The following day I was visited by Miss Pischel, a Socialist woman who had secured work with the Woman’s Trade Union League during the strike. She began to upbraid me for sticking with the stupid strikers, who knew not what was best for them. She was soon followed by a Socialist named Esdorn, who declared that the strikers had not turned down the agreement, and that I had lied deliberately in order to satisfy a personal ambition. Bentall and I took Esdorn to a meeting of strikers in the Young People’s Socialist League hall, and upon hearing the sentiment of the strikers regarding the agreement he said no more and disappeared.

Failing in inducing me to write to suit the taste of the union leaders, the emissaries of the Federation of Labor and the Woman’s Trade Union League took the last step. Miss Pischel, Eleanora Pease and C.M. Madsen, all of them Socialists, closely allied with the Federation through various positions, wrote letters to the Board of Directors demanding my dismissal. They claimed that by my reports I had angered union officials and undone the good work of many comrades who were endeavoring to prove to the organized world that the Daily Socialist was its friend.

- **Instructions for the task**: Reproduce the passage about the strike word for word, from "The following day" to "more and disappeared.". The material that comes next has no role here.

- **Information given**:
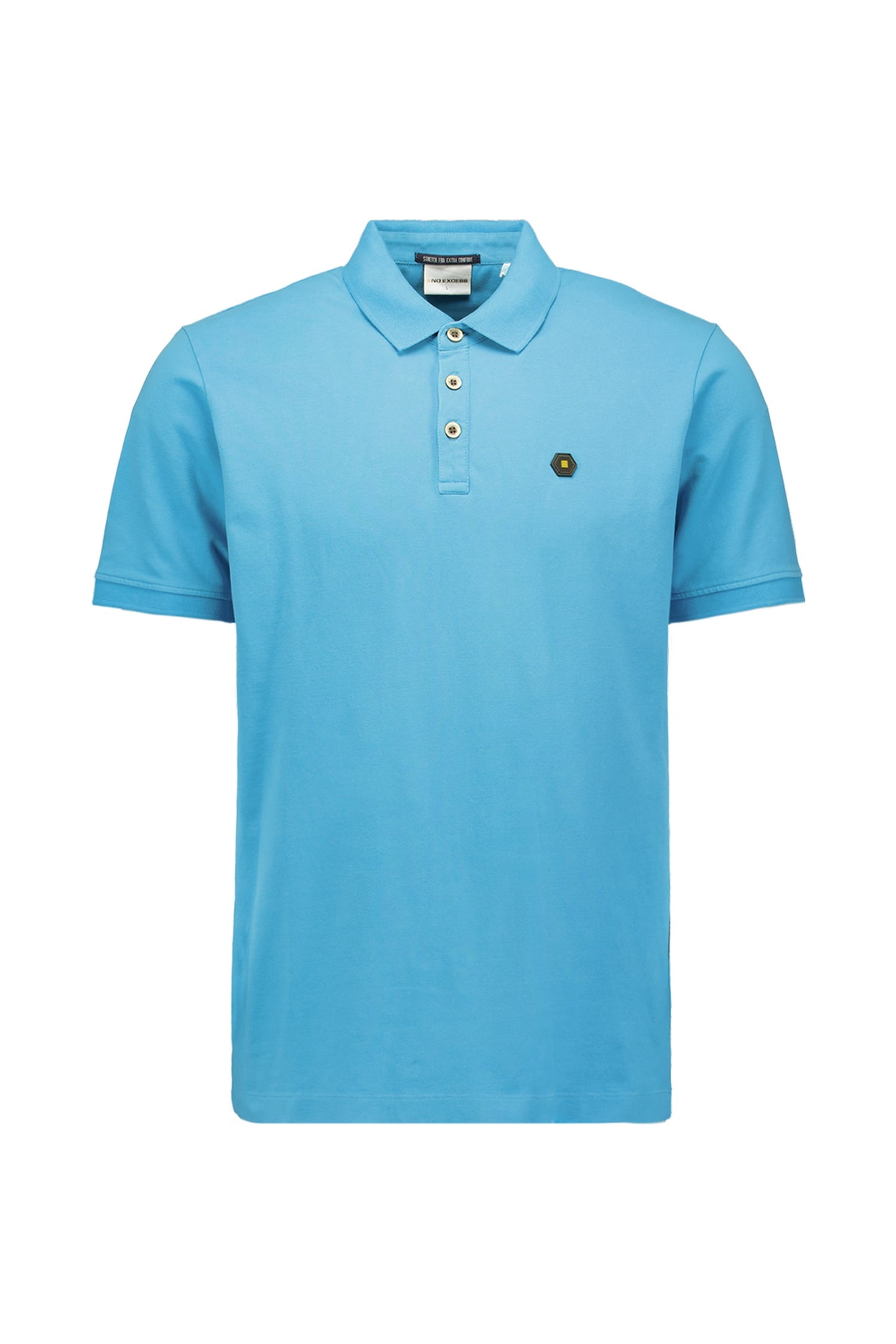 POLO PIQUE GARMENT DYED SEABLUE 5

* * *

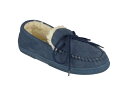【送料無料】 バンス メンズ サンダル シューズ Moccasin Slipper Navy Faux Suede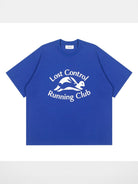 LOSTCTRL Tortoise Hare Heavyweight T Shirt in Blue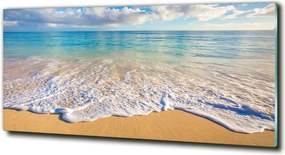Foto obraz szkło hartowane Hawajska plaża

==

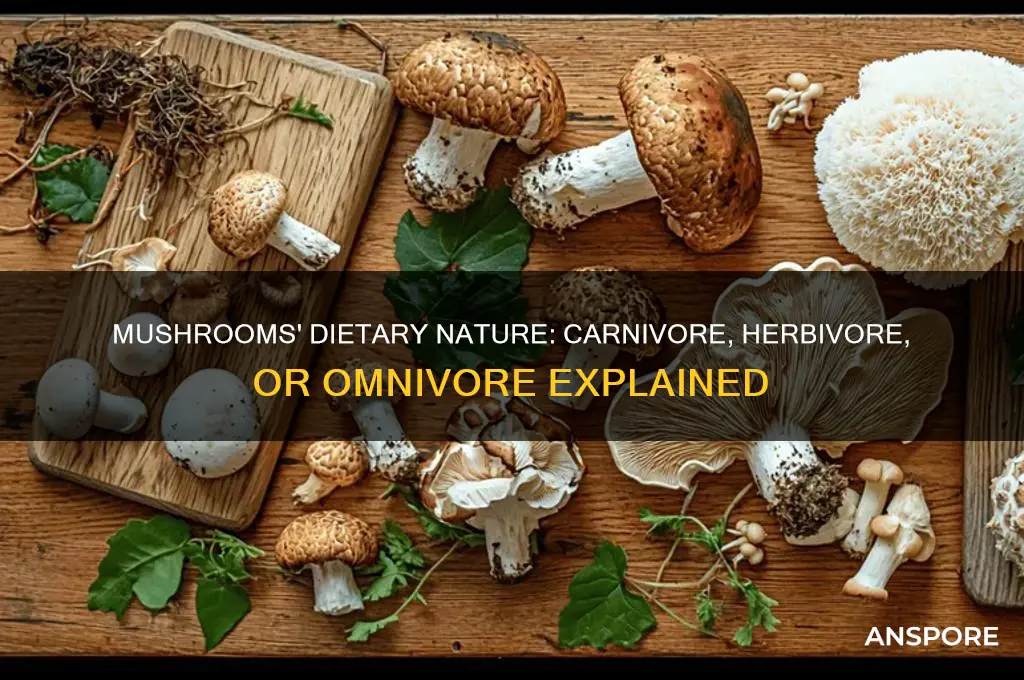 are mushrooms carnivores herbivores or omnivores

- **Written reply**:
The following day I was visited by Miss Pischel, a Socialist woman who had secured work with the Woman’s Trade Union League during the strike. She began to upbraid me for sticking with the stupid strikers, who knew not what was best for them. She was soon followed by a Socialist named Esdorn, who declared that the strikers had not turned down the agreement, and that I had lied deliberately in order to satisfy a personal ambition. Bentall and I took Esdorn to a meeting of strikers in the Young People’s Socialist League hall, and upon hearing the sentiment of the strikers regarding the agreement he said no more and disappeared.